Lane's philanthropy wasn't limited to Stanford. He funded environmental internships at the Smithsonian Institution's National Museum of Natural History and the Wallace Stegner Creative Writing Lecture Series managed by the Peninsula Open Space Trust. He also served on the board at Colonial Williamsburg.
'Honorary Ranger' for state, federal parks
Lane donated to many parks and conservation groups, including the California State Parks Foundation relief fund, which helped parks employees whose homes were damaged in the 2003 wildfires. He boasted that he was the only person who held the title of "Honorary Ranger" in both the state and federal park systems.
Lane's love of nature traced back to his upbringing on a farm in Des Moines, Iowa, and then his family's move to the Bay Area in the late 1920s.
He spent time as a young man on a ranch near Santa Cruz that is now a state park, where the house he lived in is still preserved.
Lane's father, Laurence W. Lane Sr., bought the ailing Sunset magazine in 1929. Bill and his brother, Melvin, helped hawk subscriptions door to door. Bill went on to become publisher of the magazine, while his brother assumed direction of Sunset Books.

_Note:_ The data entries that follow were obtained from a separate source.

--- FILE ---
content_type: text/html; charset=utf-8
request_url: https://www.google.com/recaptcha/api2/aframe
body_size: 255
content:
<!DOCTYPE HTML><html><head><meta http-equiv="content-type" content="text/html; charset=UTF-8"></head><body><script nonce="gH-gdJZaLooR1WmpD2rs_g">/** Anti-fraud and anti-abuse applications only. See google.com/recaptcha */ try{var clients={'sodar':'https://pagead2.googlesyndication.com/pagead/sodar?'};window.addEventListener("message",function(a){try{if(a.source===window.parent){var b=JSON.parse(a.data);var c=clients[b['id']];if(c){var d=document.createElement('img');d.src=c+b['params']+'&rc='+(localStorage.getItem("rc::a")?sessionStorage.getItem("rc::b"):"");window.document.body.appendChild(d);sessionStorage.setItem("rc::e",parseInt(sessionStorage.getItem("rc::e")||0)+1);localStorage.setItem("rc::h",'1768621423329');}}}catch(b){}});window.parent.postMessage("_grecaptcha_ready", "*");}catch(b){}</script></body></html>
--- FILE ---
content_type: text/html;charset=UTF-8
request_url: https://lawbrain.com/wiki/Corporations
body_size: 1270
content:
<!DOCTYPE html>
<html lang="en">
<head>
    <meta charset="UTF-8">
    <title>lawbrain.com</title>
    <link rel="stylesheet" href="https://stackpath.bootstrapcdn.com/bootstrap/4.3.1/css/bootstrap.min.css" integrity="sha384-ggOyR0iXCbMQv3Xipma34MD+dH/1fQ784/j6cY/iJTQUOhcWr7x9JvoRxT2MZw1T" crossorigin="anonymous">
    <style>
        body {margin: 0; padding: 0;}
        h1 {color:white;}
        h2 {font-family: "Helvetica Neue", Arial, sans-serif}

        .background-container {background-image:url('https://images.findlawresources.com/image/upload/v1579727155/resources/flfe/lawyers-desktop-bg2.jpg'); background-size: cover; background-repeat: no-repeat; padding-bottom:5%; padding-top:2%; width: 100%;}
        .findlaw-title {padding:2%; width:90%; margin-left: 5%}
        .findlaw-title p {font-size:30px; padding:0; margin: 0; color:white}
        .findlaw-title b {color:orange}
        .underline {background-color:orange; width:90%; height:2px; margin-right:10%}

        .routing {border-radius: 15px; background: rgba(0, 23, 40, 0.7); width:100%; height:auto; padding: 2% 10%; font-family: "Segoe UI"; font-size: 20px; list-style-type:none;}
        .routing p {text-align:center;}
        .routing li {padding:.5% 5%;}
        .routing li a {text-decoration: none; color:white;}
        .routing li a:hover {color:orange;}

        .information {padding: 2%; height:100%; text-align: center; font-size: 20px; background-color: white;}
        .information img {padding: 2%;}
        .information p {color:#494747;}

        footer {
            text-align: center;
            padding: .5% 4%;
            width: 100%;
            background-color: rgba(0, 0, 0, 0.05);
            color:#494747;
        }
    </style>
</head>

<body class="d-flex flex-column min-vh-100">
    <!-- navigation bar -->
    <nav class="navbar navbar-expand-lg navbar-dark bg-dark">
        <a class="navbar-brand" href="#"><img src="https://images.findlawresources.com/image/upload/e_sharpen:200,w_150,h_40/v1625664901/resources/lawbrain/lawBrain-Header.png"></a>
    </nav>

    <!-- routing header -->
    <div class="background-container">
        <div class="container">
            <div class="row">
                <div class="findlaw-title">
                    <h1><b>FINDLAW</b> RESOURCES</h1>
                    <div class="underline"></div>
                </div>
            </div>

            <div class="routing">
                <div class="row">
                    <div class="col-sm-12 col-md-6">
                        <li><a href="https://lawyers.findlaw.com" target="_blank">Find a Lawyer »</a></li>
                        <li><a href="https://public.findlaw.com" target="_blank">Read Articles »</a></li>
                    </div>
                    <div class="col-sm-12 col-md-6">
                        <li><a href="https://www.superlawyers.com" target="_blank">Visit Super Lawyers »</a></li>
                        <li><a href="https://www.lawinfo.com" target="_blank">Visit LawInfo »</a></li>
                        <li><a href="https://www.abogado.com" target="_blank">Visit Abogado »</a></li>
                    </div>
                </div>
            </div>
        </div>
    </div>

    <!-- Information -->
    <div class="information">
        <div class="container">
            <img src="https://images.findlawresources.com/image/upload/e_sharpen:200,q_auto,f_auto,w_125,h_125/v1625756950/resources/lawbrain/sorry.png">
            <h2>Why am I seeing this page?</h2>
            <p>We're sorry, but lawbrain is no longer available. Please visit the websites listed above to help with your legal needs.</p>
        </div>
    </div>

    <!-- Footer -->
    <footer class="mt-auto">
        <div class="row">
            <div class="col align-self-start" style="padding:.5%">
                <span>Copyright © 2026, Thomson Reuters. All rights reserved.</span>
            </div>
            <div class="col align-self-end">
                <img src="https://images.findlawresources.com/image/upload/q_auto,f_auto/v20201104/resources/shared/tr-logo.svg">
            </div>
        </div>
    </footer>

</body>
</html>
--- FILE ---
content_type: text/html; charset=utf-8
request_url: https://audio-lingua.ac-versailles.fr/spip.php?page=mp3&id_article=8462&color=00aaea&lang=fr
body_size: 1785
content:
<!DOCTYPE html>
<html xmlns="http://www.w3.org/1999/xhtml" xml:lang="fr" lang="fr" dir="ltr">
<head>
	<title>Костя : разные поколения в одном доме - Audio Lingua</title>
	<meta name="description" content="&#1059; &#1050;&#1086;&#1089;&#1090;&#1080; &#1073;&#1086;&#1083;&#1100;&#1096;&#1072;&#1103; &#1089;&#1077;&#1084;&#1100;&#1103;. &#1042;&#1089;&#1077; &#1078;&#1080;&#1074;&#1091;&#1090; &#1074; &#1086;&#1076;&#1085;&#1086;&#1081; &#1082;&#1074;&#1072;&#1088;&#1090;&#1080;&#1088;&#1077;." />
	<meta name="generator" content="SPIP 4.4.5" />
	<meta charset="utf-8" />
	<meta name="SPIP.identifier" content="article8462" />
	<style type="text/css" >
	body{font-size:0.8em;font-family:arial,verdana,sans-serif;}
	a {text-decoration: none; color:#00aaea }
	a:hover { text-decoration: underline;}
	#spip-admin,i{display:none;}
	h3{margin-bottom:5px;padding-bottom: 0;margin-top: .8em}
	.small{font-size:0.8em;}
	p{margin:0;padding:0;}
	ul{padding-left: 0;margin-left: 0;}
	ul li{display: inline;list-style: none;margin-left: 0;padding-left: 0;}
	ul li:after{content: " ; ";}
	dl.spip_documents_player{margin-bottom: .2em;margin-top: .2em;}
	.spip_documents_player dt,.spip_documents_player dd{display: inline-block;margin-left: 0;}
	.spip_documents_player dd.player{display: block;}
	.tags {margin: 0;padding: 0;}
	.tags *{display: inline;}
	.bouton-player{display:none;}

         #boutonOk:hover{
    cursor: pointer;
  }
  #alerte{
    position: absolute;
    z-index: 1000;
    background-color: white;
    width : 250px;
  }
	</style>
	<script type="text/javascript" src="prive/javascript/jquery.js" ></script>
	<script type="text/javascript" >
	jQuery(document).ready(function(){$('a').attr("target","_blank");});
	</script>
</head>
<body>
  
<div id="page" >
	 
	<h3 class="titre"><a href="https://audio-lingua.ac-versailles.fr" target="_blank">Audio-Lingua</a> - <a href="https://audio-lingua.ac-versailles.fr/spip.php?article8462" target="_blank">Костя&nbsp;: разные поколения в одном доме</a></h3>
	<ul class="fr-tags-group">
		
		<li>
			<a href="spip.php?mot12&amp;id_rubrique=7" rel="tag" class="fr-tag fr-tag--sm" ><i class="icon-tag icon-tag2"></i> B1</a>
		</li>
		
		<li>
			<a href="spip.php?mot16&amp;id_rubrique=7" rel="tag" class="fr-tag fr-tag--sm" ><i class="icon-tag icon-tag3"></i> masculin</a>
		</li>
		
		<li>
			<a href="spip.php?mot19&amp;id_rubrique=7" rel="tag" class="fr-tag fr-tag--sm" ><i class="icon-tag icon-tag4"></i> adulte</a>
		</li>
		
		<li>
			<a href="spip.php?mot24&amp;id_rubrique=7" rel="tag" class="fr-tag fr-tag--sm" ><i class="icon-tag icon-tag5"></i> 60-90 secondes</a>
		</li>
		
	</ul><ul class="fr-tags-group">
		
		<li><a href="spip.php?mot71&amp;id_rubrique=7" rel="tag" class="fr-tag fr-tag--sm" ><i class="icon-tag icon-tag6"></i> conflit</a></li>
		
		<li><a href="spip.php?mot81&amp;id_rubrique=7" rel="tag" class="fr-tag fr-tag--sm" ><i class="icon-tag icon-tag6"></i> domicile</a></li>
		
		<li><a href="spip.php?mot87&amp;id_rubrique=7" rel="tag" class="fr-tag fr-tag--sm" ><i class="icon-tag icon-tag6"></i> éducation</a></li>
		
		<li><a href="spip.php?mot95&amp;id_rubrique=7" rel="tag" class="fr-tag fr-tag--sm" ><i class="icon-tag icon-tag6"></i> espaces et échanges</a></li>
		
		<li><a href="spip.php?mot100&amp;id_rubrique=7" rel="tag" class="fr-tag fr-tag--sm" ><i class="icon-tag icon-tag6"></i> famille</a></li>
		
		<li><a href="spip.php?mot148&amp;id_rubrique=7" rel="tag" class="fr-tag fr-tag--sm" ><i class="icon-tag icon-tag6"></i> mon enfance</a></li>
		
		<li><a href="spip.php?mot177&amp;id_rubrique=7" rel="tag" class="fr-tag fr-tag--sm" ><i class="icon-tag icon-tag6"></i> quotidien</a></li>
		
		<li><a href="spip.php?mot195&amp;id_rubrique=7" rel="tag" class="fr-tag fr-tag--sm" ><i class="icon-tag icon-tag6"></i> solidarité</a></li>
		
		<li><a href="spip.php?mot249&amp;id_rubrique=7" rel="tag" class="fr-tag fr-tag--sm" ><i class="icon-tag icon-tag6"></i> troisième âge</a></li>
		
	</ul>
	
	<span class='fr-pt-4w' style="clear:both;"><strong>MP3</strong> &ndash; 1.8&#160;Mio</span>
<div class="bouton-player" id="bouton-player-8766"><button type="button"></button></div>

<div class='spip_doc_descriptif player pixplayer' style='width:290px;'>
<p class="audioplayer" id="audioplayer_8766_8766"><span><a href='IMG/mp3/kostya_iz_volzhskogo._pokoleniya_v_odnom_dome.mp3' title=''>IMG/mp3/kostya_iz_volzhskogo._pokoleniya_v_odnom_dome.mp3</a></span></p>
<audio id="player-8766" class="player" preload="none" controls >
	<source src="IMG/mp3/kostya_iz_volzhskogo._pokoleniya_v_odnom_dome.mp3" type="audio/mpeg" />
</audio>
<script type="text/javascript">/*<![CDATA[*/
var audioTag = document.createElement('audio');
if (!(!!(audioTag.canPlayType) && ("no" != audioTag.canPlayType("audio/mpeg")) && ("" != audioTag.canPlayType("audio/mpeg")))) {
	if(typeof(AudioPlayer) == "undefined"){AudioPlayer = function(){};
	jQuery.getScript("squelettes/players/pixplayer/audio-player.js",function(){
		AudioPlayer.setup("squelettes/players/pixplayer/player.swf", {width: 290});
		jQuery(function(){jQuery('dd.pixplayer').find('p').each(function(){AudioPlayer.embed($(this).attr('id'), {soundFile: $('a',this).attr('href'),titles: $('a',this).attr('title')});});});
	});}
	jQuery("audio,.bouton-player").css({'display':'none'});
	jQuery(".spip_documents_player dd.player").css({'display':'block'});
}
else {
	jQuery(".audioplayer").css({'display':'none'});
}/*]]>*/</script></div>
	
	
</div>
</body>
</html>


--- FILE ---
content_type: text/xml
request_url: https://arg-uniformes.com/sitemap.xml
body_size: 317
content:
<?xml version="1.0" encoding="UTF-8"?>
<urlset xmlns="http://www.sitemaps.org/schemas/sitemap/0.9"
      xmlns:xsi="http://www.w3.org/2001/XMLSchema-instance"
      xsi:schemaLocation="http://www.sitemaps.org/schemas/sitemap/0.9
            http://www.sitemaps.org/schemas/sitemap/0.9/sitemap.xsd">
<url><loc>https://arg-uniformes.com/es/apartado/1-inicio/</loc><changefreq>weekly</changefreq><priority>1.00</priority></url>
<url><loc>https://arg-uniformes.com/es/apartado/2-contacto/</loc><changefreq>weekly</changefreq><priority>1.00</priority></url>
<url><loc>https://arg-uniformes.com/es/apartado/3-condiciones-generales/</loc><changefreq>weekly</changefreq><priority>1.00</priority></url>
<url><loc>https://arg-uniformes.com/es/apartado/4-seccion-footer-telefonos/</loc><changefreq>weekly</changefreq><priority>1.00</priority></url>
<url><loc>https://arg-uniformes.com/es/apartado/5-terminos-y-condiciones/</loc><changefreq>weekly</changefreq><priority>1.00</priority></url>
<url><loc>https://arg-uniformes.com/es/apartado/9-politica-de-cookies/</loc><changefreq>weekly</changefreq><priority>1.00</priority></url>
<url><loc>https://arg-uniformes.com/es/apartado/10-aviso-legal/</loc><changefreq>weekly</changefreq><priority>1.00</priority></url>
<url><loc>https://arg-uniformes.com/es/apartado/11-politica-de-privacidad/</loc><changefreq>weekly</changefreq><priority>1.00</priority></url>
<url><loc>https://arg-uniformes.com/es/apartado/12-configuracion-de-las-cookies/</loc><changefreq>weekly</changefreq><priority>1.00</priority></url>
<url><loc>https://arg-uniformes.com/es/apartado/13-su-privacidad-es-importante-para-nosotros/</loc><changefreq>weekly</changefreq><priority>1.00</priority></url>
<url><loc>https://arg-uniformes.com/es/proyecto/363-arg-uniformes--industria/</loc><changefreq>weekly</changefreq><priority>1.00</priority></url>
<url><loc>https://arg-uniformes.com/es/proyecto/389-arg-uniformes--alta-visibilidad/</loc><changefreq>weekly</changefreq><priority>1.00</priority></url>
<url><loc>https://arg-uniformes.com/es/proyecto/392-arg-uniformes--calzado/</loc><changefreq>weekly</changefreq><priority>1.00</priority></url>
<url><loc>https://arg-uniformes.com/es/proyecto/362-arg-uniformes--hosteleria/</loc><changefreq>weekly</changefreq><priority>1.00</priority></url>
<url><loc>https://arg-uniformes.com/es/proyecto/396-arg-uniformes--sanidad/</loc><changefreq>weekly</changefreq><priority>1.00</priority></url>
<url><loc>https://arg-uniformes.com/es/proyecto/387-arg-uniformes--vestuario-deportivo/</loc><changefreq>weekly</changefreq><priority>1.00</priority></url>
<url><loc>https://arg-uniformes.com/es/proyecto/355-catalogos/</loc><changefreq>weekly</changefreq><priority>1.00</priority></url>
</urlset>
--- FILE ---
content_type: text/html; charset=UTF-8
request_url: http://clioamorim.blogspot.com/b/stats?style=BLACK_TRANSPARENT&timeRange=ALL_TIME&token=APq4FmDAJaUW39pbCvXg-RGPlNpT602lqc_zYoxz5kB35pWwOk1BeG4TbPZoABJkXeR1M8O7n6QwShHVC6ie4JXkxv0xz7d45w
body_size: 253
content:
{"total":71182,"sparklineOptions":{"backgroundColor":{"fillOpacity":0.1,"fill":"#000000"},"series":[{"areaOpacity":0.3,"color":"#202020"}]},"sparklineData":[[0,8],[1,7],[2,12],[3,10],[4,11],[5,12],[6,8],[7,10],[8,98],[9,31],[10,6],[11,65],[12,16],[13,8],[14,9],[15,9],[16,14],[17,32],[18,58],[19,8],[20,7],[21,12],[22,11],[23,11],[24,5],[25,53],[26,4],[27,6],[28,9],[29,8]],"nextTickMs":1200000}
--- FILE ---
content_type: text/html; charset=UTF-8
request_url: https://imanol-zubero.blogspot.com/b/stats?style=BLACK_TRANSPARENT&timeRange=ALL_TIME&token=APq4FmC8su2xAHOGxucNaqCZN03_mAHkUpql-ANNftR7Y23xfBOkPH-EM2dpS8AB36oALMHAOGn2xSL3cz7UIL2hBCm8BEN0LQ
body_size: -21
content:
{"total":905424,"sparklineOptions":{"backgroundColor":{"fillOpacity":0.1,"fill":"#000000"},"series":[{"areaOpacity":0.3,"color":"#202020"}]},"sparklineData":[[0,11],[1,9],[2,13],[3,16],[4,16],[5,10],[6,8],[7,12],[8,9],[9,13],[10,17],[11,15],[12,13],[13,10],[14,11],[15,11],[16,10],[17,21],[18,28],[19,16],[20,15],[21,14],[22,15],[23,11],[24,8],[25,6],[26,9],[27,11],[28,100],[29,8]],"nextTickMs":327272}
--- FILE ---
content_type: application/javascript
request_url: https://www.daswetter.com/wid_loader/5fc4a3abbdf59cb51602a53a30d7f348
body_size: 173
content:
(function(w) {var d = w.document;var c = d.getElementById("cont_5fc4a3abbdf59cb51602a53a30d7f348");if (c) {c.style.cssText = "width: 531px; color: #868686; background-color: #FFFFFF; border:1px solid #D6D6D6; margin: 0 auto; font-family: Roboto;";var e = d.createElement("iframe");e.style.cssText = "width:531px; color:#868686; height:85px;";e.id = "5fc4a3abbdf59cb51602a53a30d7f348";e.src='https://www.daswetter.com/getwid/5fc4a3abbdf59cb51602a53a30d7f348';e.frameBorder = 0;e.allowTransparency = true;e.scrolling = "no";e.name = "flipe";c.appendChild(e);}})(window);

While better known for lush photography and lifestyle features, Sunset was instrumental in the campaign against the chemical pesticide DDT, which was banned in the 1970s. The bold decision to buck advertising interests was emblematic of a life that balanced commerce with conservation.
Lane was instrumental in incorporating the town of Portola Valley in 1964. He was elected the town's first mayor but resigned after 20 minutes, announcing that he had other things to do.
Lane is survived by his wife, Jean; children Robert Lane, Sharon Lane and Brenda Munks and her husband, Greg; and five grandchildren.
Geoff McGhee is the director of communications and media for the Bill Lane Center for the American West.